Petersburg şehri o yıllarda Avrupa’ya açılan bir pencere olarak biliniyor Rusya’da. Çar I. Petro için modernleşme hareketinin gözdesi bir şehir. Yeni Rusya düşüncesini sembolize ediyor. İşte bu şehir Dostoyevski’ye de çok şey katan bir şehir. Eserlerinde fazlasıyla izlerini görebilirsiniz.

Edebiyata ilgisi çok yüksek o dönemlerde. Ancak henüz çok genç. Petersburg’dayken ilk eserini yayınlıyor. Çok ilgi görmüyor. Biraz hayal kırıklığı da yaşıyor... Bir zaman geçiyor babasını da kaybediyor, depresyona giriyor. Epilepsi hastalığının işte bu yıllarda ortaya çıktığı söylenir.

-- Ham satırlar --
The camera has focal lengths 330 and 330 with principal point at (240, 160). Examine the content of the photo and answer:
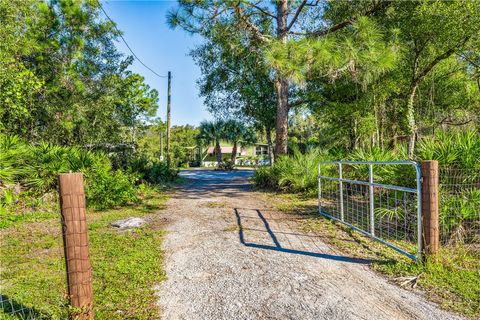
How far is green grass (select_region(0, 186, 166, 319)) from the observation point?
9.61ft

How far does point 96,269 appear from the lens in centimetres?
386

-- Yazılı görevler --
[A] Dostoyevski ile ilgili metne göre Petersburg, Çar I. Petro için hangi hareketin gözdesi bir şehirdi?
[B] Dostoyevski ile ilgili metnin "Edebiyata ilgisi çok" sözlerini içerenle açılıp "ortaya çıktığı söylenir." ile kapanan bölümünü, "genç" yerine "toy" koyarak yeniden yaz.
[C] Dostoyevski ile ilgili metnin devamını, son cümleden sonra gelecek şekilde yaz.

-- Görev yanıtları --
[A] Modernleşme hareketinin gözdesi bir şehirdi.

[B]
Edebiyata ilgisi çok yüksek o dönemlerde. Ancak henüz çok toy. Petersburg’dayken ilk eserini yayınlıyor. Çok ilgi görmüyor. Biraz hayal kırıklığı da yaşıyor... Bir zaman geçiyor babasını da kaybediyor, depresyona giriyor. Epilepsi hastalığının işte bu yıllarda ortaya çıktığı söylenir.

[C]
Babasını kaybettikten sonra öğrenimine devam edemeyeceği düşüncesiyle Moskova’ya dönüyor. Moskova o yıllarda kaynıyor. Çar’a karşı muhalif gençler her geçen gün büyümekte... Gizli toplantılar yapıyorlar, Çar’ı devirmenin yollarına bakıyorlar. Çar’da durumdan haberdar tabi... Dostoyevski arkadaşlık ilişkileri nedeniyle Çar’a karşı gelişen muhalif grupların içinde bulunuyor. Öyle çok fazla politik yönüyle bilinen bir tip değil aslında. Ama arkadaş çevresi işte...

Çar bu, boş duracak değil tabi. Yükselen muhalefeti bastırmak için kim var kim yok bütün gençlerin tutuklanması emrini veriyor. Baskınlar yapılıyor ve Dostoyevski’de bu dönemde tutuklananlar arasına giriyor.

Olağan konular aslında. Ne olacak, sonuçta gizli toplantılar yapmış, birkaç muhalif bildiri yayınlamış, kırıp dökmemiş, eylem yapmamış gençler bunlar. Üç beş ay yatıp çıkmaları bekleniyor. Ancak beş, altı, yedi derken, aylar gittikçe artıyor. Üstelik zindanlarda...

Ve bir gün karar açıklanıyor. Tüm isyancı gençlere idam!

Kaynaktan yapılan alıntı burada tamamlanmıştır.